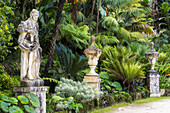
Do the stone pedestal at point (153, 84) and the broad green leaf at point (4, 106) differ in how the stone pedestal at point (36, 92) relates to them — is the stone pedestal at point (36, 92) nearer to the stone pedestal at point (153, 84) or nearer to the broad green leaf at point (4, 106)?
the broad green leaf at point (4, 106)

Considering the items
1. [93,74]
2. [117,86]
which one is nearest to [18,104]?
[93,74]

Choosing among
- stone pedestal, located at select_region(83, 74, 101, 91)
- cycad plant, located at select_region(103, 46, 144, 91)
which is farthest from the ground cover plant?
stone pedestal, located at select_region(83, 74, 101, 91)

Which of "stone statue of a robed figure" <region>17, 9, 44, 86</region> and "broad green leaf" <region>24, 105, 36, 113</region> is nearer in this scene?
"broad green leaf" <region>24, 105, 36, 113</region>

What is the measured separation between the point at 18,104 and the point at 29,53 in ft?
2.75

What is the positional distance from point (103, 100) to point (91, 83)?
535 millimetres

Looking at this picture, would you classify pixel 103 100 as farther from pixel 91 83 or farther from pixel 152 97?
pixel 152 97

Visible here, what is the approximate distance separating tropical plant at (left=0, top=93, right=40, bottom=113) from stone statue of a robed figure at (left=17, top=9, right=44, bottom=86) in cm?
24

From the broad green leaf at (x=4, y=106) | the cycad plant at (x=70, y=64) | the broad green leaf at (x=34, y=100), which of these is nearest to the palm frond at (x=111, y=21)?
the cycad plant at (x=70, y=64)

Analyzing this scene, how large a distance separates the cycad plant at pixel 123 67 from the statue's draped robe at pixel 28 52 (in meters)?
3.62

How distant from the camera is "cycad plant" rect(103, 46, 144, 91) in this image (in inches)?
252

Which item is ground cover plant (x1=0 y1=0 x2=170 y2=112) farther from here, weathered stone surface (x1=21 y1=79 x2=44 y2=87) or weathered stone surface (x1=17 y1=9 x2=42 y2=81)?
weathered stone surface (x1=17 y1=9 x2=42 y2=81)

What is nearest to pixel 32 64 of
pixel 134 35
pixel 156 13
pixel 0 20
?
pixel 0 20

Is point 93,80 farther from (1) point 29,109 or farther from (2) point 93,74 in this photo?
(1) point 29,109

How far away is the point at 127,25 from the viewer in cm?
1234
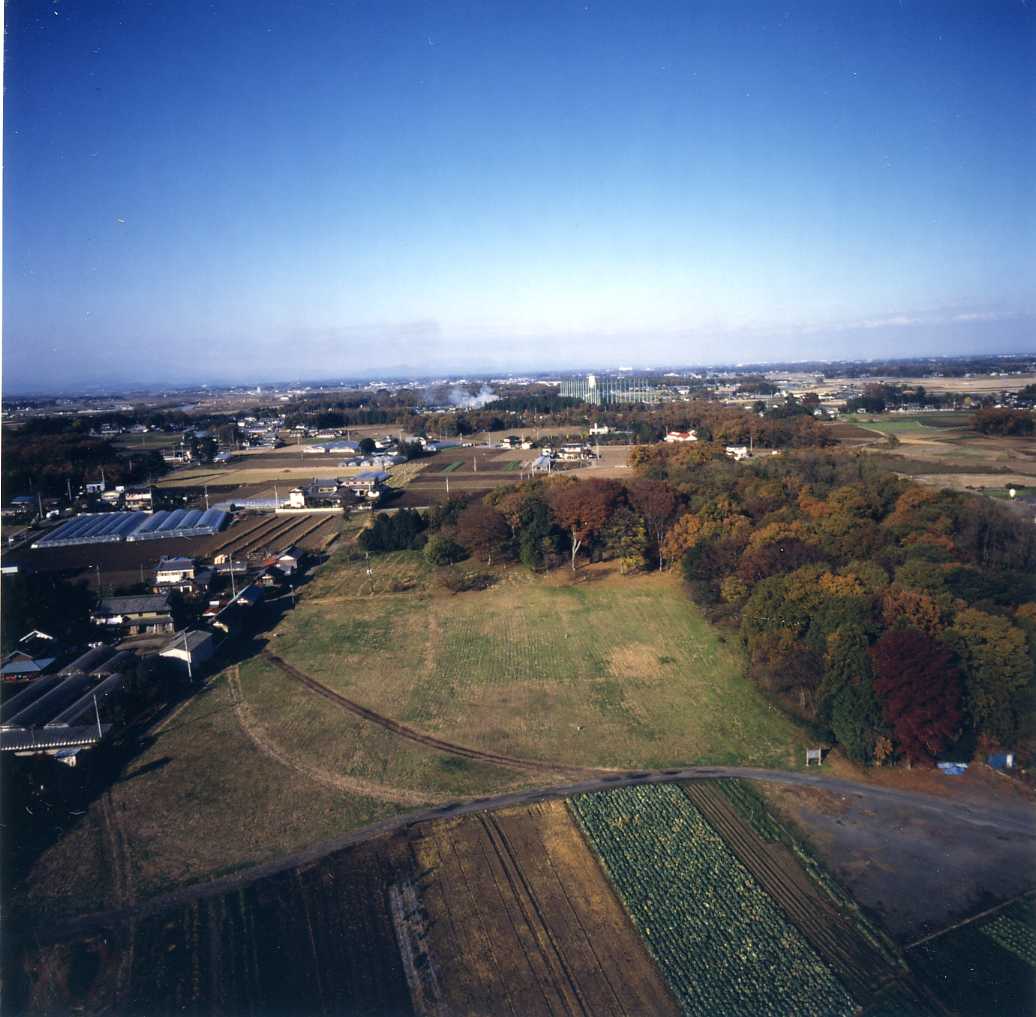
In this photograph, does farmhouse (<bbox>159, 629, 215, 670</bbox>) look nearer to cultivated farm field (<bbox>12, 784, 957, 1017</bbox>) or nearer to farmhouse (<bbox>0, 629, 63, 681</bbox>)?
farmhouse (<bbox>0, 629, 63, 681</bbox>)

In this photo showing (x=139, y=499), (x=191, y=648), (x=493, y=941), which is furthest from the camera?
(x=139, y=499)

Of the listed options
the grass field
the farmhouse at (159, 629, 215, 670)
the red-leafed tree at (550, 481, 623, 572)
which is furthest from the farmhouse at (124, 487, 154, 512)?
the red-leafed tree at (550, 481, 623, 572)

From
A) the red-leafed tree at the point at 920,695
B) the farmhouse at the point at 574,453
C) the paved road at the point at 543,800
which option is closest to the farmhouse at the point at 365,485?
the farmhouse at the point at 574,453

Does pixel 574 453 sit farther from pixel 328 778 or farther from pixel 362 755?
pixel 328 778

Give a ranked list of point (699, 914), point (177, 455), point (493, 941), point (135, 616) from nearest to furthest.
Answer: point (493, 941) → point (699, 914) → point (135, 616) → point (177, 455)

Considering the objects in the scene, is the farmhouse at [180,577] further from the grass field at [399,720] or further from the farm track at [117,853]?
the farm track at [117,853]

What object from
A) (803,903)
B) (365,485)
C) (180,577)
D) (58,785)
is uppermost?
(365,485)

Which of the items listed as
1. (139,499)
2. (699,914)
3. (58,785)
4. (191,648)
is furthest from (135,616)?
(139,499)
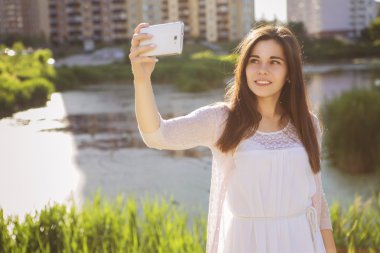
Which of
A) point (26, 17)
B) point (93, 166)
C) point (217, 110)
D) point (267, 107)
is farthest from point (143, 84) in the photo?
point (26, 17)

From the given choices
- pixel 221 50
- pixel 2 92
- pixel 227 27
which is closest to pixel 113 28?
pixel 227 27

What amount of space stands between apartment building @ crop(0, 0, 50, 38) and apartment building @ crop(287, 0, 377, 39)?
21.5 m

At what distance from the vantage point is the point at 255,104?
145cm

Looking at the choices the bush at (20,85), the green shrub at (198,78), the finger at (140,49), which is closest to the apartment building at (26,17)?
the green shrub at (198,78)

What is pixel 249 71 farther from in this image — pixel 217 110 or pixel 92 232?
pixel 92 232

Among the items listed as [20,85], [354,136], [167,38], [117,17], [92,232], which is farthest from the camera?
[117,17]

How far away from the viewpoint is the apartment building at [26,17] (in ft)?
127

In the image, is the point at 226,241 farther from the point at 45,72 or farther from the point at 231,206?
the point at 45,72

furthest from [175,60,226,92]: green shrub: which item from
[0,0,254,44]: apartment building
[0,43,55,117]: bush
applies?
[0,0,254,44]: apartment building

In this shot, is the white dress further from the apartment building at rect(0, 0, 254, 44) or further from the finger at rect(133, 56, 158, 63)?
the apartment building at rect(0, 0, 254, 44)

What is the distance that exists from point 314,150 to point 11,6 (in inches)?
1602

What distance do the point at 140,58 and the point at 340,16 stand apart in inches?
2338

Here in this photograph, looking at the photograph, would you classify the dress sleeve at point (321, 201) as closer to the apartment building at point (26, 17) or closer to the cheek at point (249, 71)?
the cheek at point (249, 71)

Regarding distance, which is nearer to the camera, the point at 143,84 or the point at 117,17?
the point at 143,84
________________________
DIRECTIVE | Every line above should be repeated exactly; pictures stay out of the copy.

CORRECT OUTPUT |
Do the stone pedestal at point (153, 84) and the broad green leaf at point (4, 106) differ in how the stone pedestal at point (36, 92) relates to them — is the stone pedestal at point (36, 92) nearer to the stone pedestal at point (153, 84) or nearer to the broad green leaf at point (4, 106)?
the broad green leaf at point (4, 106)

Considering the items
1. [93,74]
2. [117,86]
which one is nearest to [18,104]?
[93,74]

Choosing among
- stone pedestal, located at select_region(83, 74, 101, 91)
- cycad plant, located at select_region(103, 46, 144, 91)
which is farthest from the ground cover plant?
stone pedestal, located at select_region(83, 74, 101, 91)

Which of "stone statue of a robed figure" <region>17, 9, 44, 86</region> and "broad green leaf" <region>24, 105, 36, 113</region> is nearer in this scene?
"broad green leaf" <region>24, 105, 36, 113</region>

What is the measured separation between the point at 18,104 and the point at 29,53 in ft?
2.75

What is the positional distance from point (103, 100) to point (91, 83)?
535 millimetres

Looking at this picture, would you classify pixel 103 100 as farther from pixel 91 83 or farther from pixel 152 97?
pixel 152 97

Visible here, what is the approximate distance separating tropical plant at (left=0, top=93, right=40, bottom=113) from stone statue of a robed figure at (left=17, top=9, right=44, bottom=86) in cm?
24

From the broad green leaf at (x=4, y=106) | the cycad plant at (x=70, y=64) | the broad green leaf at (x=34, y=100), which of these is nearest to the palm frond at (x=111, y=21)?
the cycad plant at (x=70, y=64)

Analyzing this scene, how large a distance separates the cycad plant at pixel 123 67 from the statue's draped robe at pixel 28 52 (in meters)?
3.62

How distant from the camera is "cycad plant" rect(103, 46, 144, 91) in this image (in inches)?
252

Which item is ground cover plant (x1=0 y1=0 x2=170 y2=112) farther from here, weathered stone surface (x1=21 y1=79 x2=44 y2=87) or weathered stone surface (x1=17 y1=9 x2=42 y2=81)?
weathered stone surface (x1=17 y1=9 x2=42 y2=81)

What is nearest to pixel 32 64 of
pixel 134 35
pixel 156 13
pixel 0 20
?
pixel 0 20

Is point 93,80 farther from (1) point 29,109 or farther from (2) point 93,74 in this photo?
(1) point 29,109

How far away is the point at 127,25 from the viewer in cm?
1234
In this photograph, does farmhouse (<bbox>159, 629, 215, 670</bbox>) look nearer to cultivated farm field (<bbox>12, 784, 957, 1017</bbox>) or nearer to farmhouse (<bbox>0, 629, 63, 681</bbox>)?
farmhouse (<bbox>0, 629, 63, 681</bbox>)

In this photo showing (x=139, y=499), (x=191, y=648), (x=493, y=941), which is furthest from the camera?
(x=139, y=499)

Of the listed options
the grass field
the farmhouse at (159, 629, 215, 670)
the red-leafed tree at (550, 481, 623, 572)
which is furthest from the farmhouse at (124, 487, 154, 512)?
the red-leafed tree at (550, 481, 623, 572)

From
A) the red-leafed tree at the point at 920,695
B) the farmhouse at the point at 574,453
C) the paved road at the point at 543,800
which option is closest to the farmhouse at the point at 365,485?
the farmhouse at the point at 574,453

Does pixel 574 453 sit farther from pixel 328 778 or farther from pixel 362 755?
pixel 328 778

Give a ranked list of point (699, 914), point (177, 455), point (493, 941), point (135, 616) from nearest to furthest.
Answer: point (493, 941) → point (699, 914) → point (135, 616) → point (177, 455)

Considering the objects in the scene, is the farmhouse at [180,577] further from the grass field at [399,720] or further from the farm track at [117,853]?
the farm track at [117,853]

What object from
A) (803,903)
B) (365,485)
C) (180,577)
D) (58,785)
is uppermost?
(365,485)

Which of the items listed as
1. (139,499)
2. (699,914)
3. (58,785)
4. (191,648)
is furthest from (135,616)?
(139,499)
Which of
A) point (26, 17)
B) point (93, 166)
C) point (217, 110)
D) point (267, 107)
is farthest from point (143, 84) in the photo?
point (26, 17)

From the given choices
- pixel 221 50
- pixel 2 92
- pixel 227 27
which is closest to pixel 113 28?
pixel 227 27

What amount of space stands between apartment building @ crop(0, 0, 50, 38) and apartment building @ crop(287, 0, 377, 39)?
21.5 m

At what distance from the vantage point is the point at 255,104?
145cm

Looking at the choices the bush at (20,85), the green shrub at (198,78), the finger at (140,49), which is closest to the apartment building at (26,17)?
the green shrub at (198,78)

What is pixel 249 71 farther from in this image — pixel 217 110 or pixel 92 232?
pixel 92 232

Among the items listed as [20,85], [354,136], [167,38], [117,17], [92,232], which is farthest from the camera?
[117,17]

How far away from the viewpoint is the apartment building at [26,17] (in ft)?
127

In the image, is the point at 226,241 farther from the point at 45,72 or farther from the point at 231,206?
the point at 45,72

furthest from [175,60,226,92]: green shrub: which item from
[0,0,254,44]: apartment building
[0,43,55,117]: bush
applies?
[0,0,254,44]: apartment building

In this shot, is the white dress further from the apartment building at rect(0, 0, 254, 44) or further from the finger at rect(133, 56, 158, 63)?
the apartment building at rect(0, 0, 254, 44)

What is the distance that exists from point 314,150 to point 11,6 (in inches)?
1602

What distance do the point at 140,58 and the point at 340,16 stand apart in inches?
2338

Here in this photograph, looking at the photograph, would you classify the dress sleeve at point (321, 201) as closer to the apartment building at point (26, 17) or closer to the cheek at point (249, 71)?
the cheek at point (249, 71)

Regarding distance, which is nearer to the camera, the point at 143,84 or the point at 117,17?
the point at 143,84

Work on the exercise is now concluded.